-------- Data shown

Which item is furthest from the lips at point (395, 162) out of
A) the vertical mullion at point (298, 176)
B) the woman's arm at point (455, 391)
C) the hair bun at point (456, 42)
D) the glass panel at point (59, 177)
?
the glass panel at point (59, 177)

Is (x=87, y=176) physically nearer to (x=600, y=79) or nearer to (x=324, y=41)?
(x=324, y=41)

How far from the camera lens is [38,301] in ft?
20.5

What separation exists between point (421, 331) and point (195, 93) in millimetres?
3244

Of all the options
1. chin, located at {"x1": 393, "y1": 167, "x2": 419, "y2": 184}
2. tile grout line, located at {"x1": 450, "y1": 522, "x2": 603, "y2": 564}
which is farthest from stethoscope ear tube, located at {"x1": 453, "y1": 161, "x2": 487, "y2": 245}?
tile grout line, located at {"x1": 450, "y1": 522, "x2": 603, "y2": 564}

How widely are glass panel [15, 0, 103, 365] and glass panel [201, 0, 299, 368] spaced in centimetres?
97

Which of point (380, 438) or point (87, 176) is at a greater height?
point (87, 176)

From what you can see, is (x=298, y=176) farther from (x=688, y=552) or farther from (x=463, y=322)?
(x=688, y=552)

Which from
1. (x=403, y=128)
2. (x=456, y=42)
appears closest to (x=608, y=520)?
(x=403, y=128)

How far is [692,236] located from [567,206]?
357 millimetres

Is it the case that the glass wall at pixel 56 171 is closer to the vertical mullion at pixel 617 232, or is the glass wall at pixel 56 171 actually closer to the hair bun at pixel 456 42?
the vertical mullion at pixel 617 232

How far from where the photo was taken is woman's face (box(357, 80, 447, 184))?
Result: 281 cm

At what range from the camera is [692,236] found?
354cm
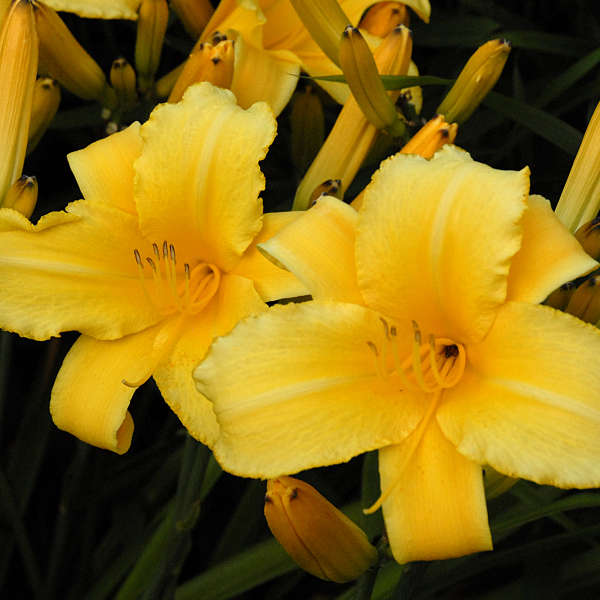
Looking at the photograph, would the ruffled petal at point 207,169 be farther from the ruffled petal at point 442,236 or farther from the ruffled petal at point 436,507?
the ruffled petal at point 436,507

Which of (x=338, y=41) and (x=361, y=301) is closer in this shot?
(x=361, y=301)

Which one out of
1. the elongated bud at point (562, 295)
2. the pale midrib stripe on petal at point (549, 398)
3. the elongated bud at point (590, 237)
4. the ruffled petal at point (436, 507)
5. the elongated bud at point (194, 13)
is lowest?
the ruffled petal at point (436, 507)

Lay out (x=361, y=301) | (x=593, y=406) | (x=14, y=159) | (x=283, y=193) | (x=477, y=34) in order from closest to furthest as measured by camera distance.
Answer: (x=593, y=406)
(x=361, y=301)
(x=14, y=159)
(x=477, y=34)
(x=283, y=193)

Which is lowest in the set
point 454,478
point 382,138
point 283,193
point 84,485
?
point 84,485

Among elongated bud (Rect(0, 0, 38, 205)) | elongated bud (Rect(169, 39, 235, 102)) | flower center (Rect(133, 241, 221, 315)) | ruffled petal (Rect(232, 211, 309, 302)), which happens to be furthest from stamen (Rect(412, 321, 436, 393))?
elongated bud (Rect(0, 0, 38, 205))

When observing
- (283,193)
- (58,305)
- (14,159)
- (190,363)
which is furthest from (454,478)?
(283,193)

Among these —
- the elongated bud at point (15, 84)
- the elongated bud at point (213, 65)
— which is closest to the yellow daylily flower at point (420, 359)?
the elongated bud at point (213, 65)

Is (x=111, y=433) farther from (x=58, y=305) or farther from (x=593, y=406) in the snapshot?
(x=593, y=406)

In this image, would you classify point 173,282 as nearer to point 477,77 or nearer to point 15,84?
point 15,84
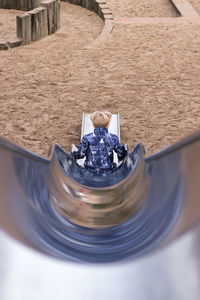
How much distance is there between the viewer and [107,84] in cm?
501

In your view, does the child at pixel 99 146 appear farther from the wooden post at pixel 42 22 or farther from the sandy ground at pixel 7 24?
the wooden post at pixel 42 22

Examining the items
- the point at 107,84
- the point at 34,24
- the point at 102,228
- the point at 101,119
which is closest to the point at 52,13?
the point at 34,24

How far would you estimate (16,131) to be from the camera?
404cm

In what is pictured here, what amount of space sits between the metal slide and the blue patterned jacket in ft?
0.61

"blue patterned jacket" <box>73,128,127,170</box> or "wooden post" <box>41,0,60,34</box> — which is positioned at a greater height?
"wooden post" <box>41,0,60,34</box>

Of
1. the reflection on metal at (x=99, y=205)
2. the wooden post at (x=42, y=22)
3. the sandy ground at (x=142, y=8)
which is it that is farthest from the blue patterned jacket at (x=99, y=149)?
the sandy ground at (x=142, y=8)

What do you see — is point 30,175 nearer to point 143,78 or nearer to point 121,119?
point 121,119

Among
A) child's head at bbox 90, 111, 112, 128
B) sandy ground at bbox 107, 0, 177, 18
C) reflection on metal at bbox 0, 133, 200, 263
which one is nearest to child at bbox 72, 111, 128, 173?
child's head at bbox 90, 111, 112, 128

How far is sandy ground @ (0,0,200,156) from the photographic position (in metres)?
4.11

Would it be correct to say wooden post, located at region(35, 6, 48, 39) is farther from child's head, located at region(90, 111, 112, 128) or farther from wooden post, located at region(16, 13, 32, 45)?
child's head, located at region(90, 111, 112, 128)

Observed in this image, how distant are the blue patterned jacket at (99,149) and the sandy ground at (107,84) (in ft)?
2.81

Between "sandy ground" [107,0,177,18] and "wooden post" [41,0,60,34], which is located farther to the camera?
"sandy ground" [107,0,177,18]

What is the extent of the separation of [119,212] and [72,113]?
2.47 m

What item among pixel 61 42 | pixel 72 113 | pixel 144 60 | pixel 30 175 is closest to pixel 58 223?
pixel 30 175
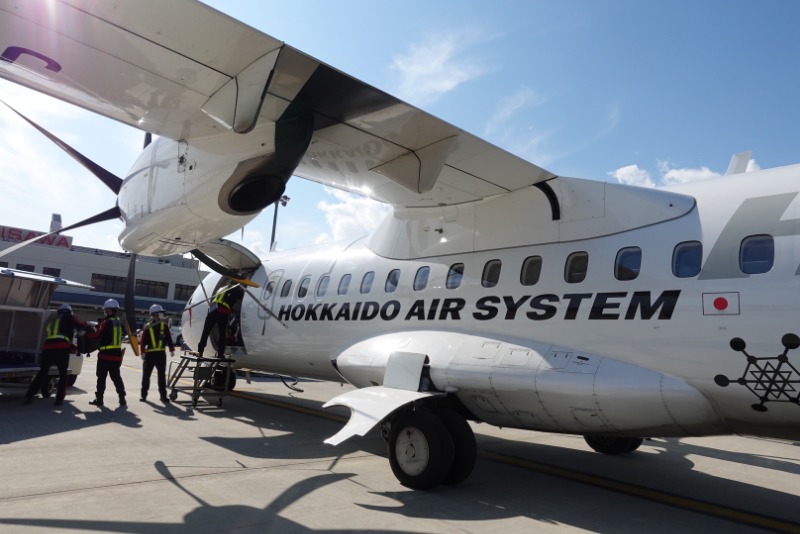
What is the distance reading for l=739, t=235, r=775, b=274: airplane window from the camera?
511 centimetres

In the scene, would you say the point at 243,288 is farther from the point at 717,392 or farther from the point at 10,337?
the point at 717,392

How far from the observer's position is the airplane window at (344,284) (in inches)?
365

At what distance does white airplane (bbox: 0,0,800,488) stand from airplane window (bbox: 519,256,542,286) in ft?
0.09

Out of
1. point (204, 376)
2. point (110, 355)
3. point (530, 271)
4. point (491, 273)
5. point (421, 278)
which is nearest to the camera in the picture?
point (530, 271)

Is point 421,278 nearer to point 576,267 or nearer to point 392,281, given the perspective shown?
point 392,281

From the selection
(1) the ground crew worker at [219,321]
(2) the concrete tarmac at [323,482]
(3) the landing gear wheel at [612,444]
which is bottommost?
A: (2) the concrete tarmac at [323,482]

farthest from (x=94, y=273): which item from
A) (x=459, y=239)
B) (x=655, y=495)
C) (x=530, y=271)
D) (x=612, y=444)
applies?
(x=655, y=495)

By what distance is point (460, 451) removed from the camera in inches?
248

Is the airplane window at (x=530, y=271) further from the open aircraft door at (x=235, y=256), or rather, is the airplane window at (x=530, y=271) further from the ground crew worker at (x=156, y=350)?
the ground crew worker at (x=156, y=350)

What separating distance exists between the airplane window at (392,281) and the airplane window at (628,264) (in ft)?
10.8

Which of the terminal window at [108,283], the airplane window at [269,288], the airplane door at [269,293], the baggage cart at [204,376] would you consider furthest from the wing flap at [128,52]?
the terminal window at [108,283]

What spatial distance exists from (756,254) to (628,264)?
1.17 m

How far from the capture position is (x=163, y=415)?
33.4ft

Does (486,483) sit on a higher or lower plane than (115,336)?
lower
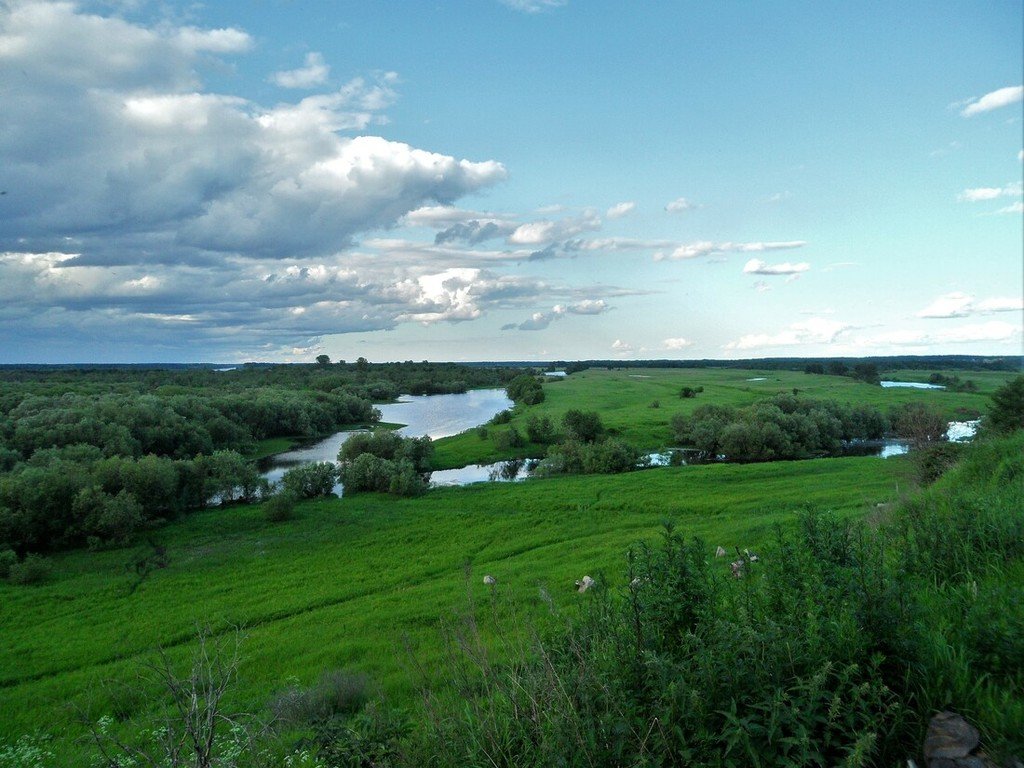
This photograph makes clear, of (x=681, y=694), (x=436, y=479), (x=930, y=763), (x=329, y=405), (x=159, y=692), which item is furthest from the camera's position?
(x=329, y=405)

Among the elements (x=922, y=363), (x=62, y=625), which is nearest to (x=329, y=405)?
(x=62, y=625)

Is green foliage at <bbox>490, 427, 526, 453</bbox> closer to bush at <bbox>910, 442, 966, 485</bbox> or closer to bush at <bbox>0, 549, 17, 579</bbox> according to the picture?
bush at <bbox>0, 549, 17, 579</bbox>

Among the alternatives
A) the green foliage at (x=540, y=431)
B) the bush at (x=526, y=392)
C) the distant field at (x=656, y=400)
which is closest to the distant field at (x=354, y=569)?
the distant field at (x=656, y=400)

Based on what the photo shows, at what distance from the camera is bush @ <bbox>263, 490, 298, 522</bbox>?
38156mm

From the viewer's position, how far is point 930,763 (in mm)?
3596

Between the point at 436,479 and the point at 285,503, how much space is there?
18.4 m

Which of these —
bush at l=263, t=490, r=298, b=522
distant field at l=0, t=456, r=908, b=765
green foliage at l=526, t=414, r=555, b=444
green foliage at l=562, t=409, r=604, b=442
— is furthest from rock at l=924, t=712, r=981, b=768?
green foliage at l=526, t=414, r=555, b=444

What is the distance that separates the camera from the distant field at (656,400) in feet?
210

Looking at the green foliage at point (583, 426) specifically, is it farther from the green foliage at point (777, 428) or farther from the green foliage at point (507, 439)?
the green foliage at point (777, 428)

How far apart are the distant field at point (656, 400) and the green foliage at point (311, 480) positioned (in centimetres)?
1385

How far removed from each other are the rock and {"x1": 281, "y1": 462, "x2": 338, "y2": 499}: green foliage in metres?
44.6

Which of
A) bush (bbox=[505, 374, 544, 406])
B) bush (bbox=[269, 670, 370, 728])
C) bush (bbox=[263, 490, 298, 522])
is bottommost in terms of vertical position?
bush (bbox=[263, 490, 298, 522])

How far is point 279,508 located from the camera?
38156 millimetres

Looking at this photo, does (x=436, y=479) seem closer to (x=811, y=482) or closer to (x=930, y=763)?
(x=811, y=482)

----------------

◆ Set problem ◆
Convert the part of the items above that opens with the line containing "How widely are" and closes with the line containing "357 millimetres", both lines included, into a numbered list, leaving out blank lines.

◆ Response for this exercise ◆
1. How widely are glass panel [15, 0, 103, 365] and glass panel [201, 0, 299, 368] spaced in centimetres?
2. 97
3. Which of point (380, 438) or point (87, 176) is at a greater height?
4. point (87, 176)
5. From what you can see, is (x=298, y=176) farther from (x=688, y=552) or farther from (x=463, y=322)?
6. (x=688, y=552)
7. Which from
8. 1. (x=403, y=128)
9. 2. (x=456, y=42)
10. appears closest to (x=608, y=520)?
11. (x=403, y=128)
12. How far is [692,236] located from [567,206]?
13. 357 millimetres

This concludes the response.